◆ Exercise requirements
Please transcribe the records precisely; pictures stay out of your copy.

## begin

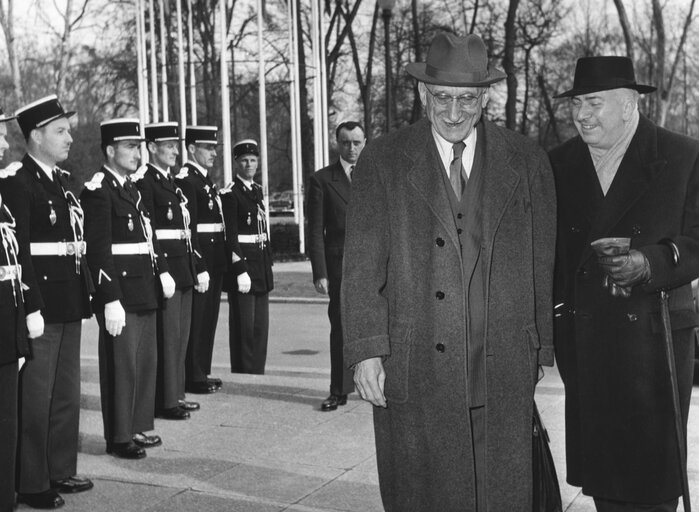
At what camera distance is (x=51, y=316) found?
5.65 m

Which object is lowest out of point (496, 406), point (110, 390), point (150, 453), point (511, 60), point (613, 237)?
point (150, 453)

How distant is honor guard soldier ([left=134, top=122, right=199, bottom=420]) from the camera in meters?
7.71

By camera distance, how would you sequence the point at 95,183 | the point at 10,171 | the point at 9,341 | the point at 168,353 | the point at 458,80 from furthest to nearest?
the point at 168,353 < the point at 95,183 < the point at 10,171 < the point at 9,341 < the point at 458,80

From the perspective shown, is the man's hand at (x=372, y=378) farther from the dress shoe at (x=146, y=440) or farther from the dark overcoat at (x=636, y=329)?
the dress shoe at (x=146, y=440)

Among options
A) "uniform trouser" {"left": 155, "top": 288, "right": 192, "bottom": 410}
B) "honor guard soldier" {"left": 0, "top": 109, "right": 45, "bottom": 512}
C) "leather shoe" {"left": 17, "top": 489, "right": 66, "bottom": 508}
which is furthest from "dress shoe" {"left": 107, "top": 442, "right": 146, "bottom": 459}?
"honor guard soldier" {"left": 0, "top": 109, "right": 45, "bottom": 512}

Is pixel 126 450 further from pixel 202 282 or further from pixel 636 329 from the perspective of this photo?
pixel 636 329

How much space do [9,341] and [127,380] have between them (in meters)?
1.81

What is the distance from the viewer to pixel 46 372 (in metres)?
5.61

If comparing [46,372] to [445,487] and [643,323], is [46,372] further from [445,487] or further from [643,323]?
[643,323]

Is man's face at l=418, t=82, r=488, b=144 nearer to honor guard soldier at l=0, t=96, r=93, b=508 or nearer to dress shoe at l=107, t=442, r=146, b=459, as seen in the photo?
honor guard soldier at l=0, t=96, r=93, b=508

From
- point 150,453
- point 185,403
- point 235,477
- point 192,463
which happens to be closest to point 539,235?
point 235,477

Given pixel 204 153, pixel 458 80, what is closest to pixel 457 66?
pixel 458 80

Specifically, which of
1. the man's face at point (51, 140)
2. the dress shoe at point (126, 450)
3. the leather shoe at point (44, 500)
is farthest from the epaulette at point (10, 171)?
the dress shoe at point (126, 450)

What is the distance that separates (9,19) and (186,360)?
894 inches
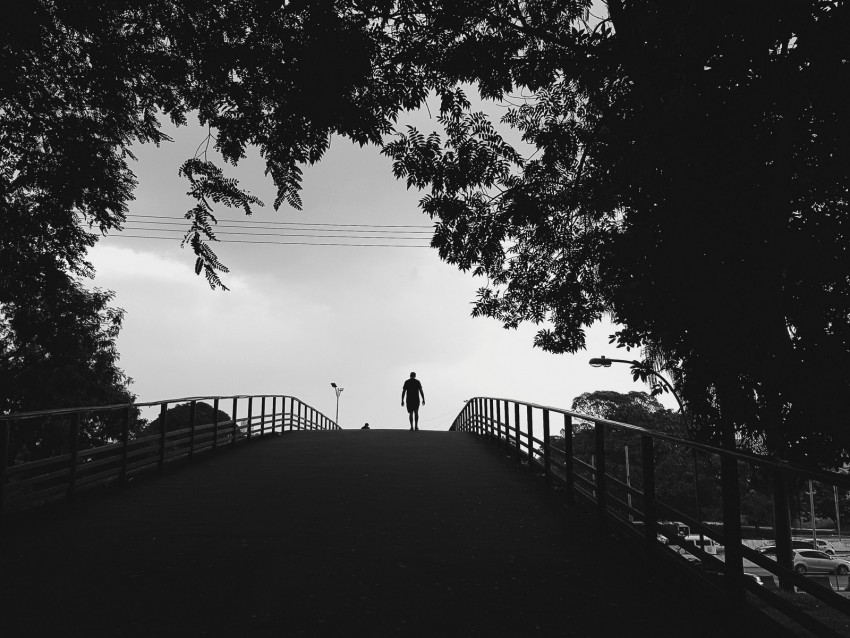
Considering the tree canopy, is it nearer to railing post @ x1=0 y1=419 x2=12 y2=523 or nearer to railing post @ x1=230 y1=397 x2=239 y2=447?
railing post @ x1=0 y1=419 x2=12 y2=523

## end

◆ Completed exercise
At what camera distance is (x=51, y=316) found?
5.65 m

Which object is lowest out of point (496, 406), point (110, 390), point (150, 453), point (511, 60), point (613, 237)?
point (150, 453)

How distant is honor guard soldier ([left=134, top=122, right=199, bottom=420]) from the camera in meters?
7.71

By camera distance, how would you sequence the point at 95,183 | the point at 10,171 | the point at 9,341 | the point at 168,353 | the point at 458,80 from furthest to nearest?
the point at 168,353 < the point at 95,183 < the point at 10,171 < the point at 9,341 < the point at 458,80

From the perspective shown, is the man's hand at (x=372, y=378) farther from the dress shoe at (x=146, y=440) or farther from the dark overcoat at (x=636, y=329)?
the dress shoe at (x=146, y=440)

Among options
A) "uniform trouser" {"left": 155, "top": 288, "right": 192, "bottom": 410}
B) "honor guard soldier" {"left": 0, "top": 109, "right": 45, "bottom": 512}
C) "leather shoe" {"left": 17, "top": 489, "right": 66, "bottom": 508}
which is furthest from "dress shoe" {"left": 107, "top": 442, "right": 146, "bottom": 459}?
"honor guard soldier" {"left": 0, "top": 109, "right": 45, "bottom": 512}

Is pixel 126 450 further from pixel 202 282 or further from pixel 636 329 from the perspective of this photo?
pixel 636 329

How much space do [9,341] and [127,380] have between them (in meters)?
1.81

What is the distance from the viewer to pixel 46 372 (in metres)?
5.61

If comparing [46,372] to [445,487] and [643,323], is [46,372] further from [445,487] or further from [643,323]?
[643,323]

Is man's face at l=418, t=82, r=488, b=144 nearer to honor guard soldier at l=0, t=96, r=93, b=508 or nearer to dress shoe at l=107, t=442, r=146, b=459, as seen in the photo?
honor guard soldier at l=0, t=96, r=93, b=508

From
- point 150,453
- point 185,403
- point 235,477
- point 192,463
which happens to be closest to point 539,235?
point 235,477

Given pixel 204 153, pixel 458 80, what is closest to pixel 457 66?
pixel 458 80

Specifically, which of
1. the man's face at point (51, 140)
2. the dress shoe at point (126, 450)
3. the leather shoe at point (44, 500)
is farthest from the epaulette at point (10, 171)?
the dress shoe at point (126, 450)

What is the distance that separates (9,19) and (186,360)?
894 inches
Considering the tree canopy, is it nearer to railing post @ x1=0 y1=419 x2=12 y2=523 or nearer to railing post @ x1=230 y1=397 x2=239 y2=447?
railing post @ x1=0 y1=419 x2=12 y2=523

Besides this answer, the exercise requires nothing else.